#### Provided data ####
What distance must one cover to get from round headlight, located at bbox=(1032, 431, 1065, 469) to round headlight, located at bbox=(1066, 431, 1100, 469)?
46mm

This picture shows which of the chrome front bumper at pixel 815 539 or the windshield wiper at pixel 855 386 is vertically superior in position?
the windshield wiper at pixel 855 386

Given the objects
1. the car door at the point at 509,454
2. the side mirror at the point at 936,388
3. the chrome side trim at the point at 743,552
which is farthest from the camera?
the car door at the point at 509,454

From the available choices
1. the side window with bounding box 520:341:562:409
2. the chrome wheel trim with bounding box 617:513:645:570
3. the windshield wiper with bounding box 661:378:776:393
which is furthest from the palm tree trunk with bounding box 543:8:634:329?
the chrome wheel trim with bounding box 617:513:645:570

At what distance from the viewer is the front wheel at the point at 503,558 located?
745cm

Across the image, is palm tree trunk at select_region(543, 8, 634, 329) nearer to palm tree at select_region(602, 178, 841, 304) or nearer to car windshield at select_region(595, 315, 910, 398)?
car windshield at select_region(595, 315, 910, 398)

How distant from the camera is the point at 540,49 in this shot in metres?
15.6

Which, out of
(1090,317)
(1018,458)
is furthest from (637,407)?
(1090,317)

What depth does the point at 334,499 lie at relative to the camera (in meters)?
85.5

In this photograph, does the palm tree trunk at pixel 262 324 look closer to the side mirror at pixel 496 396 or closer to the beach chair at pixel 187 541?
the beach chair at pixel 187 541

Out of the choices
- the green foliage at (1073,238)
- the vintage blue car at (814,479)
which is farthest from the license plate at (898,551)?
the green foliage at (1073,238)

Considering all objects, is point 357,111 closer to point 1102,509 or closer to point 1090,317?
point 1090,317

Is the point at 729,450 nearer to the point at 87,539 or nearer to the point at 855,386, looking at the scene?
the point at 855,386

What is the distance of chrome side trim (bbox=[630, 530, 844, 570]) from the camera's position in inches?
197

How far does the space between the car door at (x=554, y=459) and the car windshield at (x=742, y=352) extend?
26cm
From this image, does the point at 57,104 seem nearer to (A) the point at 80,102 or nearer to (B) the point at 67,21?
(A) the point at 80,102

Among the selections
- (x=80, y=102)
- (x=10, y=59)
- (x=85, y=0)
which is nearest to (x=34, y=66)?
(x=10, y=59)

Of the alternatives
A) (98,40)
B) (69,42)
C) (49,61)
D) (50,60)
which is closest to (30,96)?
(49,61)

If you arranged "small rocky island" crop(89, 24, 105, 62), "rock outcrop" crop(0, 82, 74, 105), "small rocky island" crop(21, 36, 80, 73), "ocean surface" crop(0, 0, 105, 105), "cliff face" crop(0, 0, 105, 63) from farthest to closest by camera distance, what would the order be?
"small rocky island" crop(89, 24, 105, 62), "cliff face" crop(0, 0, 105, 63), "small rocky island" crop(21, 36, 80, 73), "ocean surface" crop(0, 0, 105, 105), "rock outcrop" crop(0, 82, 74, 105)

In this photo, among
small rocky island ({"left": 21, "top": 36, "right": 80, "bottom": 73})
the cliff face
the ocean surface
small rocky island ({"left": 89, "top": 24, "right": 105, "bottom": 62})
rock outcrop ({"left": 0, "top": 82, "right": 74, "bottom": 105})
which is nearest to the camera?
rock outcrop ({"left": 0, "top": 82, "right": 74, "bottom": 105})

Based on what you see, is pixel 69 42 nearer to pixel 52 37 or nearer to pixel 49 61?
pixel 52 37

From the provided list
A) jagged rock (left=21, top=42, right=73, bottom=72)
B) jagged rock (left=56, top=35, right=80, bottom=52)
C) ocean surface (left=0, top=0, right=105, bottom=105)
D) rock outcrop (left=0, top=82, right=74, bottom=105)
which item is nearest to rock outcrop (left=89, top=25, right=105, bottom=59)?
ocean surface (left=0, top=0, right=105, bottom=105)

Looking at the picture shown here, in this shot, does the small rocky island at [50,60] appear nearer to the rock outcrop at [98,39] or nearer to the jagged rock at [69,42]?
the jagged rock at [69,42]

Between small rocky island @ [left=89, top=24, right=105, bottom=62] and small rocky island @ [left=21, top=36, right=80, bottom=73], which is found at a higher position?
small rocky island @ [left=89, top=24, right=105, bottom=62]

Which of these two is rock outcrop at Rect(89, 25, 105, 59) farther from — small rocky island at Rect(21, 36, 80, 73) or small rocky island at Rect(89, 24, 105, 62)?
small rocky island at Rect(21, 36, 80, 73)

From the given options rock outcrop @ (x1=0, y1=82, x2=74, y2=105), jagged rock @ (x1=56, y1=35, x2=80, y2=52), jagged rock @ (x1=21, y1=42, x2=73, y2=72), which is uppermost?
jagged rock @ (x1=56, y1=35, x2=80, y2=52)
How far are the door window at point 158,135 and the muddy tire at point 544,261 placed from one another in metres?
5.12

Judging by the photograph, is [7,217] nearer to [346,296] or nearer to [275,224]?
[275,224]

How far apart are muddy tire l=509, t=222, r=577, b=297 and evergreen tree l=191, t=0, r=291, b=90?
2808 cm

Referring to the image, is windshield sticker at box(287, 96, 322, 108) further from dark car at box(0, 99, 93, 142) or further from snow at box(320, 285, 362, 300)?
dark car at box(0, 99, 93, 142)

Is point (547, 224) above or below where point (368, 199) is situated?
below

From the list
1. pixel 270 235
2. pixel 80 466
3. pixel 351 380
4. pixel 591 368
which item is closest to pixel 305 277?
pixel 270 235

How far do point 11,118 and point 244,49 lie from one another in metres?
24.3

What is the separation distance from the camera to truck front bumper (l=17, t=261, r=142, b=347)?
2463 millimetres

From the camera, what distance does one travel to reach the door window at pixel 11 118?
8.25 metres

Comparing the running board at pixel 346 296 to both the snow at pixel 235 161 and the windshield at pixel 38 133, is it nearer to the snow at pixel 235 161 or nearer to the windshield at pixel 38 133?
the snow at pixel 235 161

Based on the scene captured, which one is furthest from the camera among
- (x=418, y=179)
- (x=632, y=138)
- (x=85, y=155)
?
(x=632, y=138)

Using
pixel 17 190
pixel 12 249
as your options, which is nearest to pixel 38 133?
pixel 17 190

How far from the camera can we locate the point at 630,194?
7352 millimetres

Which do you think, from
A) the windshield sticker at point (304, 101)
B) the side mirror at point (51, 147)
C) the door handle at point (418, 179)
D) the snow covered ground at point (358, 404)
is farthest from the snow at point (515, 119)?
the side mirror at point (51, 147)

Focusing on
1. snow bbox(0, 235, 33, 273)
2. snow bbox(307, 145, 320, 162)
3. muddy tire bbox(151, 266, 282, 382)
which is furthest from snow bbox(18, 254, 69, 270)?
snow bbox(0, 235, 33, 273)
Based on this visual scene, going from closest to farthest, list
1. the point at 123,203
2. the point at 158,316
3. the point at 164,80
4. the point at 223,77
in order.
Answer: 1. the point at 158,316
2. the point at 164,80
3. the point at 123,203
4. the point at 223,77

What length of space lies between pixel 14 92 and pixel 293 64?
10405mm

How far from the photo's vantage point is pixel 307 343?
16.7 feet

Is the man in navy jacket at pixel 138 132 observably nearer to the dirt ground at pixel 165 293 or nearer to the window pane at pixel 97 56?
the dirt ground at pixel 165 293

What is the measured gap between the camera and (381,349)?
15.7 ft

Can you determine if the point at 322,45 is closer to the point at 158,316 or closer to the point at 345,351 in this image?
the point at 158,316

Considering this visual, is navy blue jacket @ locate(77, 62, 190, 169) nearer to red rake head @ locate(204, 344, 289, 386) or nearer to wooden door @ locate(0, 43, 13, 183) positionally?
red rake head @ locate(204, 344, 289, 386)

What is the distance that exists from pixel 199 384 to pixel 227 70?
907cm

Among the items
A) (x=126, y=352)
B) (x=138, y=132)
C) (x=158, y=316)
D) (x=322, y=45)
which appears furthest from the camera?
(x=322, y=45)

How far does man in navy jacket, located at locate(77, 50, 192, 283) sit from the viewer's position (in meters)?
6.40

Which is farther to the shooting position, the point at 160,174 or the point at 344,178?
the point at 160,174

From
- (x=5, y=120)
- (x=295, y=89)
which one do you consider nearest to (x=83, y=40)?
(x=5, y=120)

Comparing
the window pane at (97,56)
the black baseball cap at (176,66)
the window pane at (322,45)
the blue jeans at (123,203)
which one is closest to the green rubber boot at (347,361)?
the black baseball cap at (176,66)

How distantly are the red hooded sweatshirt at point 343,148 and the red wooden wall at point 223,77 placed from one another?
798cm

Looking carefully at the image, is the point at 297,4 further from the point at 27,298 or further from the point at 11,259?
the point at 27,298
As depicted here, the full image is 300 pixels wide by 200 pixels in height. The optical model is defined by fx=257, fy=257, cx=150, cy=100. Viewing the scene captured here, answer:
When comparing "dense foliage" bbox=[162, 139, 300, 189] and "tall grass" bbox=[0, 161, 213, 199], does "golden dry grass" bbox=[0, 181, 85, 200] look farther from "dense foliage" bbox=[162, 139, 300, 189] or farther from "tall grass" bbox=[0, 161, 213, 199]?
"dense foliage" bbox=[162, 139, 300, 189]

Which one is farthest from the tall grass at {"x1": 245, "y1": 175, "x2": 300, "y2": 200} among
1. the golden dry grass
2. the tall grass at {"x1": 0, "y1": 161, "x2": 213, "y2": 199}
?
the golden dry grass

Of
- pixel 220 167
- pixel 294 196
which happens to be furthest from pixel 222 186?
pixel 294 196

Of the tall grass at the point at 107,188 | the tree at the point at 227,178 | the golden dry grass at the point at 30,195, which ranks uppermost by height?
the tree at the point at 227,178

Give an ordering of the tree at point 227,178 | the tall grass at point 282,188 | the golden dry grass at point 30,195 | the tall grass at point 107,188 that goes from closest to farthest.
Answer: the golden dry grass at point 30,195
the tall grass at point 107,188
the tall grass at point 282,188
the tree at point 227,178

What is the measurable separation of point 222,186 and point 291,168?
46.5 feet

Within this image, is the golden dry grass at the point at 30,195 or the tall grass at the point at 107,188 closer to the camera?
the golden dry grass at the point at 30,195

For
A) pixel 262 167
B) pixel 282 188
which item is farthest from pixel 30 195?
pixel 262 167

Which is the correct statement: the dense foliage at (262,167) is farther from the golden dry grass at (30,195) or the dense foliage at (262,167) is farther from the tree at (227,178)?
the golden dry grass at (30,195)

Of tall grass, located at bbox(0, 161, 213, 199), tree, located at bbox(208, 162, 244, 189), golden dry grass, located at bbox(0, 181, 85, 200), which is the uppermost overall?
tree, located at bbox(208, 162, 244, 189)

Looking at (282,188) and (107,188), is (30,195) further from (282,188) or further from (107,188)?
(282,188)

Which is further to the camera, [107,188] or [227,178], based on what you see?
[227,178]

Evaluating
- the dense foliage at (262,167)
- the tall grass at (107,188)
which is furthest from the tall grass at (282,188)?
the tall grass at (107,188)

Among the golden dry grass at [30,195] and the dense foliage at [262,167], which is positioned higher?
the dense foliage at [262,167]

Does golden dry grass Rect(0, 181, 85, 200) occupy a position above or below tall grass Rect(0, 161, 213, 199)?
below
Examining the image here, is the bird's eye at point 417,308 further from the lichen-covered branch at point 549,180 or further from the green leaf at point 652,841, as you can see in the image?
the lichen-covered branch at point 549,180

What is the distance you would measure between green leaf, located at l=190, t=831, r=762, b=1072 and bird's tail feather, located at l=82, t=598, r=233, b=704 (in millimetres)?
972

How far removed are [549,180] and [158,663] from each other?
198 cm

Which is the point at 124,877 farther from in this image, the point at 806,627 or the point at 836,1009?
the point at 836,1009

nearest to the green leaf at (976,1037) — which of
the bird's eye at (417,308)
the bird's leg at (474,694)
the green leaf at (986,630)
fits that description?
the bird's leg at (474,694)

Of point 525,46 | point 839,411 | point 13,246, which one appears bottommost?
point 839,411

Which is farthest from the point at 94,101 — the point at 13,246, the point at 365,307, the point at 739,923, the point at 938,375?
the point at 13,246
####
Convert the lines of the listing into a numbered list, starting at the line containing "Of point 525,46" and continuing through the end of the listing. Omit blank lines.

§ Answer
1. Of point 525,46 | point 839,411 | point 13,246, which one appears bottommost?
2. point 839,411
3. Which is farthest from the point at 94,101 — the point at 13,246, the point at 365,307, the point at 739,923, the point at 938,375?
4. the point at 13,246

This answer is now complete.